Text excerpt
Technical Debt and its Impact on DevOps

“DevOps and technical debt? But isn’t DevOps the cure for technical debt?”

Well, yes and no, but largely no. It’s important to understand the ways in which DevOps is not the cure for technical debt — and particularly the ways in which DevOps may produce its own, characteristic forms of technical debt.

First, a very quick refresher: In software development, technical debt is code that is substandard (in design, execution, or both), and which may cause problems in development, debugging, or operation. It may not be buggy (and often isn’t), but it’s poor design and/or execution makes it more likely that it will eventually result in some bugs. More than anything, it can increase the time, effort, and cost of development and release.

Technical Debt Devops Sumo LogicIt’s important to note that technical debt usually isn’t just a case of bad coding by bad programmers. Very often, it represents a tradeoff: a quick-and-dirty implementation of a new feature or bug fix in order to deliver the new release on time. If delivery on time sells enough software, the eventual cost of the quick-and-dirty code may be worth it. But there will be an eventual cost, and that cost is technical debt.

DevOps (in the context of CI and CD) is often pitched as the solution to the technical debt problem, and to some degree, that claim is accurate. Manual release and manual testing lend themselves far too easily to technical-debt workarounds: servers and test machines with one-of-a-kind, handcrafted environment settings, politely ignoring (or turning off) error messages, and special handling of special cases. The process of automating these tasks forces the DevOps implementation team to confront such workarounds, with a choice between incorporating them (and the technical debt that they represent) into the new, automated system, or eliminating them, along with the underlying debt.

But what about technical debt that doesn’t actually interact with the DevOps pipeline, or that only affects developers, without any real impact on QA, deployment, or operations? A self-encapsulated blob of bad code could run through the entire pipeline without even being noticed — but it could still cause problems whenever a developer has to deal with it.

The truth is that there isn’t any development methodology that can completely eliminate technical debt, if only because the causes of such debt often lie outside of the scope of such methodologies. If it is more cost-efficient based on market conditions for a software company to include third-rate-code in a new release, then it will ship third-rate-code, no matter what development methodology it uses. That methodology may play a role in determining whether the code is refactored sooner, or later, or not at all, but even then, if the cost of refactoring is greater than the cost of the technical debt, the inferior code may remain in place.

Exercise 1
Could you give the records again from the line with "Which item is" through the end of the records, swapping "camera" for "viewer" and leaving everything else unchanged?

Exercise material
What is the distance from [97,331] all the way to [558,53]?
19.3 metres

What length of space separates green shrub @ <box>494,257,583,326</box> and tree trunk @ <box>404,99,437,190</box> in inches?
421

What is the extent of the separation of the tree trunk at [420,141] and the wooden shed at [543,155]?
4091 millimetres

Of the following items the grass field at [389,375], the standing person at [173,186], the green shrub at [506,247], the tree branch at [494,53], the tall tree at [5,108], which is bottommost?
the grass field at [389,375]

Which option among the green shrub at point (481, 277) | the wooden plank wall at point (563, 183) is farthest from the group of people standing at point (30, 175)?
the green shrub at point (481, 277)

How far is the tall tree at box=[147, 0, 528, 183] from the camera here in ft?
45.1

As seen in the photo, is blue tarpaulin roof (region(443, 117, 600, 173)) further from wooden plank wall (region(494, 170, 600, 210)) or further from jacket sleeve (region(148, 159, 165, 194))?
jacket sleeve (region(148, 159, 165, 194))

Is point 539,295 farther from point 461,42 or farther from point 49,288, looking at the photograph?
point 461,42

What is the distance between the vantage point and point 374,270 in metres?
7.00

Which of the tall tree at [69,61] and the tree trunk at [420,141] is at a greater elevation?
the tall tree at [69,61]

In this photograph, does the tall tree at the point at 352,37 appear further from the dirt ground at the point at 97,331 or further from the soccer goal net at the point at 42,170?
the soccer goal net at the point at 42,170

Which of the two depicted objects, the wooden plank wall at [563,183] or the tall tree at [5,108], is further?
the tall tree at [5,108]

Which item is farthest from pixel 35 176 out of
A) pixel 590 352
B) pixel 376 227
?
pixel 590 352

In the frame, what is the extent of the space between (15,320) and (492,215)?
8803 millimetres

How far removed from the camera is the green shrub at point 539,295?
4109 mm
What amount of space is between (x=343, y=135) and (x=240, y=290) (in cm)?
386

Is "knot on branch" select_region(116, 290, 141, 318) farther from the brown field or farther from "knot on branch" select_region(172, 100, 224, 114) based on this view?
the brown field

Exercise 2
How would you render this sentence from the text on technical debt and DevOps in Spanish: "More than anything, it can increase the time, effort, and cost of development and release."?

Task solution 1
Which item is farthest from pixel 35 176 out of
A) pixel 590 352
B) pixel 376 227
?
pixel 590 352

In the frame, what is the extent of the space between (15,320) and (492,215)?
8803 millimetres

How far removed from the viewer is the green shrub at point 539,295?
4109 mm
What amount of space is between (x=343, y=135) and (x=240, y=290) (in cm)?
386

Is "knot on branch" select_region(116, 290, 141, 318) farther from the brown field or farther from "knot on branch" select_region(172, 100, 224, 114) based on this view?
the brown field

Task solution 2
Más que nada, puede aumentar el tiempo, el esfuerzo y el costo del desarrollo y la publicación.